## Problem to work on
Can you carry on the summary of the SocksEscort proxy network takedown, picking up after its last main point?

Source: BleepingComputer
Author: Bill Toulas
URL: https://www.bleepingcomputer.com/news/security/us-disrupts-socksescort-proxy-network-powered-by-linux-malware/
ONE SENTENCE SUMMARY:
International law enforcement and Lumen dismantled SocksEscort, a decade-old proxy botnet abusing AVRecon-infected Linux routers, seizing domains, servers, and crypto.
MAIN POINTS:
- Black Lotus Labs reported ~20,000 infected edge devices active weekly for years.
- First publicly documented in 2023, the service operated over a decade selling proxy routing.
- Advertisements promised “clean” ISP IPs able to evade common blocklists.
- DOJ stated access was sold to roughly 369,000 distinct IP addresses since summer 2020.
- By February 2026, customers could choose from ~8,000 infected routers, 2,500 in the U.S.
- Investigators linked the proxy service to cryptocurrency theft and multiple large fraud losses.
- Europol-coordinated actions seized 34 domains and 23 servers across seven countries.
- U.S. authorities froze $3.5 million in cryptocurrency tied to the operation.

## Listed records
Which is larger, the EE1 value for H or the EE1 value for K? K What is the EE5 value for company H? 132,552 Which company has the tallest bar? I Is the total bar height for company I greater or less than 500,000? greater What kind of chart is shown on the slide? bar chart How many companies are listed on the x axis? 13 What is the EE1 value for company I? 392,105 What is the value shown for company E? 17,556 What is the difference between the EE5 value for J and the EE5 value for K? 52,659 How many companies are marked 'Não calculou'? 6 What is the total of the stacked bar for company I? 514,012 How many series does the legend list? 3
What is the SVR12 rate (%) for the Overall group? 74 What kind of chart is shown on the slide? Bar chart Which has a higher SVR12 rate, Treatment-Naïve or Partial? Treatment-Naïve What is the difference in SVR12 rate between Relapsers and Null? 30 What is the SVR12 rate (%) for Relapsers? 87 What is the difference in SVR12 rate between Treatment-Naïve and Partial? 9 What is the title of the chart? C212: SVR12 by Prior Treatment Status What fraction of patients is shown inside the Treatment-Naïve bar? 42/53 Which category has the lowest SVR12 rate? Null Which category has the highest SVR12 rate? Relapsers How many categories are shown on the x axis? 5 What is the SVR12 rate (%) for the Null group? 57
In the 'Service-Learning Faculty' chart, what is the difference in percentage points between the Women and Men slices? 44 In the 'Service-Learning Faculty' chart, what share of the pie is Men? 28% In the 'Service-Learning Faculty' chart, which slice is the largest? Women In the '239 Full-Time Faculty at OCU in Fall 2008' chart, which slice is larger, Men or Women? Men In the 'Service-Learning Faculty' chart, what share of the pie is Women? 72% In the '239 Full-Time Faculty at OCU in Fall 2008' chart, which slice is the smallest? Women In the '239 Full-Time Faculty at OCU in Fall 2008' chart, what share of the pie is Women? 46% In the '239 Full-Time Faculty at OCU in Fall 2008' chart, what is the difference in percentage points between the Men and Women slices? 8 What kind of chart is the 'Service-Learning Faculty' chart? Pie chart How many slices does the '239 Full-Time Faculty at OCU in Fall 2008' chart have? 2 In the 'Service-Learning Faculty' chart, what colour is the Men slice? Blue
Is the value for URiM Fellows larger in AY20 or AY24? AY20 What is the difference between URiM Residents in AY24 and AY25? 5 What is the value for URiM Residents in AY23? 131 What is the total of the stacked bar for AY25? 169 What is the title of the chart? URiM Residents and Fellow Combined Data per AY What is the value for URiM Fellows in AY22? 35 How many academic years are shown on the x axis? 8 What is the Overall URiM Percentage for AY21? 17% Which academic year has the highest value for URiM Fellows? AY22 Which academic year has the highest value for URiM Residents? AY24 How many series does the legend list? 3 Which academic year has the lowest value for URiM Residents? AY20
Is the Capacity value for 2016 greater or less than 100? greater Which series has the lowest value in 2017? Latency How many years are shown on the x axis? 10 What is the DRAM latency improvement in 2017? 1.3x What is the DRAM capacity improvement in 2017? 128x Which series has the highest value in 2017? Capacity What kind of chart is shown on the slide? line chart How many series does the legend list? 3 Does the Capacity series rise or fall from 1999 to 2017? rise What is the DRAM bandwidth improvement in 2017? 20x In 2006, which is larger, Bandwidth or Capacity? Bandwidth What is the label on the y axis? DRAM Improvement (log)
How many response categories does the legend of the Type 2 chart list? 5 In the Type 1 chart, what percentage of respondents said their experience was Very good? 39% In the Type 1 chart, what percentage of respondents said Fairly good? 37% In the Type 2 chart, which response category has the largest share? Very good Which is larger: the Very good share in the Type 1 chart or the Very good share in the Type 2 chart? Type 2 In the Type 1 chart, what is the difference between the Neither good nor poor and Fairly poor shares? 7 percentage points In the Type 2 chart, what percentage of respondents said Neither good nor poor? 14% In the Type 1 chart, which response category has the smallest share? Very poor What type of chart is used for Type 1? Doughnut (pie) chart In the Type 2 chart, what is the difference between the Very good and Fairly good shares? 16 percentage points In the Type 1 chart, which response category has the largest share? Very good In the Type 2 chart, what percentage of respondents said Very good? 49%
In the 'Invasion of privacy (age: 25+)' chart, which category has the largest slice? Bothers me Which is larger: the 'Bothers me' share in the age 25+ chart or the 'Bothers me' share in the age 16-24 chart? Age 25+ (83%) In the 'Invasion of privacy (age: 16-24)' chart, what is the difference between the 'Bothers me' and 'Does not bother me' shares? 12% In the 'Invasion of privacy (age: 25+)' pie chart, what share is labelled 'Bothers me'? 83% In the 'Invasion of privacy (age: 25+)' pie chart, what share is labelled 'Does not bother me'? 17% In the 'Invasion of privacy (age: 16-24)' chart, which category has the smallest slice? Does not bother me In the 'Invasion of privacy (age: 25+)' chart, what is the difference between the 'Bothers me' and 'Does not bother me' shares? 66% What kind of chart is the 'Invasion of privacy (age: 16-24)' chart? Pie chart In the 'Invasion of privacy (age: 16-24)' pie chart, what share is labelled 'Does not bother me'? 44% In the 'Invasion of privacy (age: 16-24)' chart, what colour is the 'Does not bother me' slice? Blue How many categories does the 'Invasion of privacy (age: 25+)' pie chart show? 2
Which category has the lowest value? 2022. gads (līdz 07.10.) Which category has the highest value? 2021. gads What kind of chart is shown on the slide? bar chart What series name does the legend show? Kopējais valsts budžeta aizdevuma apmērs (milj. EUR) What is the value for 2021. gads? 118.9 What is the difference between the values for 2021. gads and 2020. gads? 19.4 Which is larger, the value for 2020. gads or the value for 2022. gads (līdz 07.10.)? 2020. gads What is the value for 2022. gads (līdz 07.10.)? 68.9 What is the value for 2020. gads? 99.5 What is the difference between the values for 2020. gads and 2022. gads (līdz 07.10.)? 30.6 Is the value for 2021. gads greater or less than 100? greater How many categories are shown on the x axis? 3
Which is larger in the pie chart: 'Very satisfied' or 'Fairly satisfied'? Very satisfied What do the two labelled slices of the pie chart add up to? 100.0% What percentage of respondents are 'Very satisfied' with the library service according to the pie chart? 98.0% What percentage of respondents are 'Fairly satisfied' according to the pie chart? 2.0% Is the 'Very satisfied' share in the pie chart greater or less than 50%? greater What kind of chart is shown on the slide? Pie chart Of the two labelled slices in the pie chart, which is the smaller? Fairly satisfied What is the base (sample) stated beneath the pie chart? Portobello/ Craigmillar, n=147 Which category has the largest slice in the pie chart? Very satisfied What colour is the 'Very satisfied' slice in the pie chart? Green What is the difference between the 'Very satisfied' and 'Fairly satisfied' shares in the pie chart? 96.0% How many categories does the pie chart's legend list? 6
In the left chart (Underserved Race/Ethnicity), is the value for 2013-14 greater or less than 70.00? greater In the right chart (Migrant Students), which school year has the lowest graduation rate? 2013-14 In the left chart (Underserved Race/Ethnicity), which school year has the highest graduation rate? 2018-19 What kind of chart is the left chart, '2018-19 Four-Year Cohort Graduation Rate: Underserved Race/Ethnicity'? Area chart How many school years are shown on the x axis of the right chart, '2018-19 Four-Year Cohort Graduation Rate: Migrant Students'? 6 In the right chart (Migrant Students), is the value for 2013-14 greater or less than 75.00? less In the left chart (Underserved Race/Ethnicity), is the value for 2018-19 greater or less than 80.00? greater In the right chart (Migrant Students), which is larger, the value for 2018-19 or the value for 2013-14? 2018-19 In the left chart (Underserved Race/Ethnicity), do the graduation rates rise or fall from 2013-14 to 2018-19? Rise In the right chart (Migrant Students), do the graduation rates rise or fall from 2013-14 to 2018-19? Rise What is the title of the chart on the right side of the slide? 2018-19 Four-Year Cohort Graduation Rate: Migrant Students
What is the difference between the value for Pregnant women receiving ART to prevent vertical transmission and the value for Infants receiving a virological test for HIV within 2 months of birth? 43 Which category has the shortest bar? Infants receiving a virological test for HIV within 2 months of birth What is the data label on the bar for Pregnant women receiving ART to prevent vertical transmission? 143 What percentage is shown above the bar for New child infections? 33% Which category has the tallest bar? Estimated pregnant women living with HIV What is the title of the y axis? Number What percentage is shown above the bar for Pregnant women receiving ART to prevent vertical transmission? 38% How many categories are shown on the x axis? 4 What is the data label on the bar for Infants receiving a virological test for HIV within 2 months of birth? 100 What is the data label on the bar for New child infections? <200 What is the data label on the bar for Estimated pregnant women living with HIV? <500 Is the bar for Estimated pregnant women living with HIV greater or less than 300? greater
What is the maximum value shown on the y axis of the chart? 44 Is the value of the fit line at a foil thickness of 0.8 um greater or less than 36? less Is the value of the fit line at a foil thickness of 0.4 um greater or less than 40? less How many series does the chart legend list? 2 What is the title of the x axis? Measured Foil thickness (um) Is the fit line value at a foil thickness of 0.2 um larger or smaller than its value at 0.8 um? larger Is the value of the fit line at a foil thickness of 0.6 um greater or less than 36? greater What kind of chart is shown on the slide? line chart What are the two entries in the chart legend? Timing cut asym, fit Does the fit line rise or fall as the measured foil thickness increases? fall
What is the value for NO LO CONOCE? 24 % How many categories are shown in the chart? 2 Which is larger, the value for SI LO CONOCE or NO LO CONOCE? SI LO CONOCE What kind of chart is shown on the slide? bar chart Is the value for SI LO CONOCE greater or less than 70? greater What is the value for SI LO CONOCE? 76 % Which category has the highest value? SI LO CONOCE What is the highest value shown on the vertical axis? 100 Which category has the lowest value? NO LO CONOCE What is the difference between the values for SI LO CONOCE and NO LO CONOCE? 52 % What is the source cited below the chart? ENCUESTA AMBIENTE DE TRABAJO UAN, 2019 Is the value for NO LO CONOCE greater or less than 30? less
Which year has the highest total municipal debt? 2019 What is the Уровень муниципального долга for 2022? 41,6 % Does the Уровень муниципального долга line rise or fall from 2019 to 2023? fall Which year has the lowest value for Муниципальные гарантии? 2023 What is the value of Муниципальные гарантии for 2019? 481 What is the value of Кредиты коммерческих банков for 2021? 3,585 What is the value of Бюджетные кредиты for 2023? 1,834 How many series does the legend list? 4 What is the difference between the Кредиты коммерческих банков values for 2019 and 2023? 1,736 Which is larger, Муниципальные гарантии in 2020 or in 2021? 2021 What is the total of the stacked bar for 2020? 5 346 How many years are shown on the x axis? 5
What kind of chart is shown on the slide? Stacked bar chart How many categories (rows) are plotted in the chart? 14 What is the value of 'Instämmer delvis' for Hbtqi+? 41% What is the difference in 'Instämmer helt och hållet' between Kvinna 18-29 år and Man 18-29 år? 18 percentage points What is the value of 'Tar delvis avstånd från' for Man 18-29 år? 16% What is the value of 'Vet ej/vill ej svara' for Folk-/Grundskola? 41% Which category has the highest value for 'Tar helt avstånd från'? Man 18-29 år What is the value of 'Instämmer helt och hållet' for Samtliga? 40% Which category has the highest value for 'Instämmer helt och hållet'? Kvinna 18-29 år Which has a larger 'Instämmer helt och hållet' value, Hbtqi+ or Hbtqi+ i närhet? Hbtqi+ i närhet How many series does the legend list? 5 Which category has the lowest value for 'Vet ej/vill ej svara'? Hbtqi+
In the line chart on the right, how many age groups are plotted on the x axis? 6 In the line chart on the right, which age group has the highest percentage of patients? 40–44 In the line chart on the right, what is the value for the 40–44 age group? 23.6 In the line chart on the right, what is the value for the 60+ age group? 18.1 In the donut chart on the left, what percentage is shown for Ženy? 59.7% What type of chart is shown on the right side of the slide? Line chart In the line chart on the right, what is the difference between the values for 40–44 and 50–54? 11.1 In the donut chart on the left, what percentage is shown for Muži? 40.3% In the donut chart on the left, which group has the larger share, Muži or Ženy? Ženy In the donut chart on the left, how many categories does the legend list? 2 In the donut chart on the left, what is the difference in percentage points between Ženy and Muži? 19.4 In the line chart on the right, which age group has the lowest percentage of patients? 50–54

## Solved exercise
- AVRecon, active since at least May 2021, infected over 70,000 Linux SOHO routers.
- After Lumen’s 2023 C2 null-routing, operators resumed using about 15 C2 nodes.
TAKEAWAYS:
- Edge routers remain high-value infrastructure for criminal proxy services and anonymity.
- One-time C2 disruption can be temporary without persistent takedowns and ecosystem coordination.
- Proxy networks monetizing “residential” IPs materially enable fraud and crypto theft.
- Replace end-of-life routers and apply firmware updates to reduce AVRecon-style compromise.
- Harden administration by changing defaults and disabling unnecessary remote management interfaces.